UK VoIP Users to Get Better Connected

VoIP is about to get more attractive for UK businesses as a new registry service is set to go live. The UK ENUM registry will mean that businesses' VoIP information will be in the public domain meaning that better use could be made of lower-cost calls.

By Maxwell Cooter
Fri, March 13, 2009

Techworld — VoIP is about to get more attractive for UK businesses as a new registry service is set to go live. The UK ENUM registry will mean that businesses' VoIP information will be in the public domain meaning that better use could be made of lower-cost calls.

The registry, run by UK registration agency Nominet will allow users of different VoIP systems, be they proprietary like Skype or standards-based SIP devices to talk with each other, provided that they both had an existing phone number.

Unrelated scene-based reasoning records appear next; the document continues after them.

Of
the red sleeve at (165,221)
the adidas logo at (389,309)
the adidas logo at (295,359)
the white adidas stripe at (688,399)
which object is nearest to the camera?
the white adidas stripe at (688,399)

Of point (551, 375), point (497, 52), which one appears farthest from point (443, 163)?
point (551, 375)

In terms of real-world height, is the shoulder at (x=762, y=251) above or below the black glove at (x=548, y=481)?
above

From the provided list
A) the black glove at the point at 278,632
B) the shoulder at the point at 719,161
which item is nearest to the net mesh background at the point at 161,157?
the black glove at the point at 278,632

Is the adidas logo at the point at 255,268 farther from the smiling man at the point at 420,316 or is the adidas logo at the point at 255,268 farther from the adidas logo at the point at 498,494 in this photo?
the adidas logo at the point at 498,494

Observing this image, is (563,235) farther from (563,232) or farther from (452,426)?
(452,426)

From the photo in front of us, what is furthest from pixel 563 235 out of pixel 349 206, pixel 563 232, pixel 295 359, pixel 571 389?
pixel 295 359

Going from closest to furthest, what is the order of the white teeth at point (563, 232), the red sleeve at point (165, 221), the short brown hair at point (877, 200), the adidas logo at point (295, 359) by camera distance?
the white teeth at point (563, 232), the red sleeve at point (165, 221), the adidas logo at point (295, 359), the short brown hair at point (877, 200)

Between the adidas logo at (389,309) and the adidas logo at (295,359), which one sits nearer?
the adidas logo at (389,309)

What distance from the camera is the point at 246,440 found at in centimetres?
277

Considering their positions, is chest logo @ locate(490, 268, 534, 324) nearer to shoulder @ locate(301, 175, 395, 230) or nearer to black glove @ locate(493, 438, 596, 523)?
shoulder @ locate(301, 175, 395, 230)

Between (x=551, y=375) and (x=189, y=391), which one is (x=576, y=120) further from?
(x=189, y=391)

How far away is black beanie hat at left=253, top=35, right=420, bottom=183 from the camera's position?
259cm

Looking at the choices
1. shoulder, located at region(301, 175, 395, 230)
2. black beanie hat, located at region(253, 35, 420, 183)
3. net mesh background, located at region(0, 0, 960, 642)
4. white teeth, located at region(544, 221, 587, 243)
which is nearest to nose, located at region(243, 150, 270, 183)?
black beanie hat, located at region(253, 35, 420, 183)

Nominet won out on a tender held in 2007, run by UK Enum Consortium, to run the registry. Phil Kingsland, Nominet's director of communications said that the process would work in a similar to that of the domain names; Nominet would be Tier 1 registrar while other registrars would hold the registrations for businesses. He stressed that although the underlying technology was the same for Internet domain registrations, the two databases would be held separately with no current plans to merge. He said that there were currently three registrars in the UK but expected that to grow.

In addition, Nominet would have authority for the validation agencies, the organisations that would monitor registry applications to ensure that the people applying had the authority to apply and actually owned the number in question. Kingsland said that this was to avoid some of the disputes that bedevilled the Internet in the early years.

In addition to the cost savings of using VoIP, business users will be able offer additional features such as 'follow me' allowing callers to use a single number to call someone who is not in a fixed place throughout a day - and without paying the cost of a mobile call. Kingsland said that for the first time, VoIP users would not have to belong to the same network.

The core technology of ENUM works by translating a phone number into a domain name. This allows users to continue to use existing phone number formats , while allowing the device to route the call using a DNS lookup. Kingsland said that the work' would be done by the VoIP system so that a caller looking for a particular business would be diverted over the VoIP number if that business had a registration. "The caller would have to do nothing, the VoIP software will do the searching in the same way that a conventional exchange will find the number."

Kingsland said as the system had only just gone live it was too early to talk about the size of the registry but he envisaged steady progress rather than rapid take-up.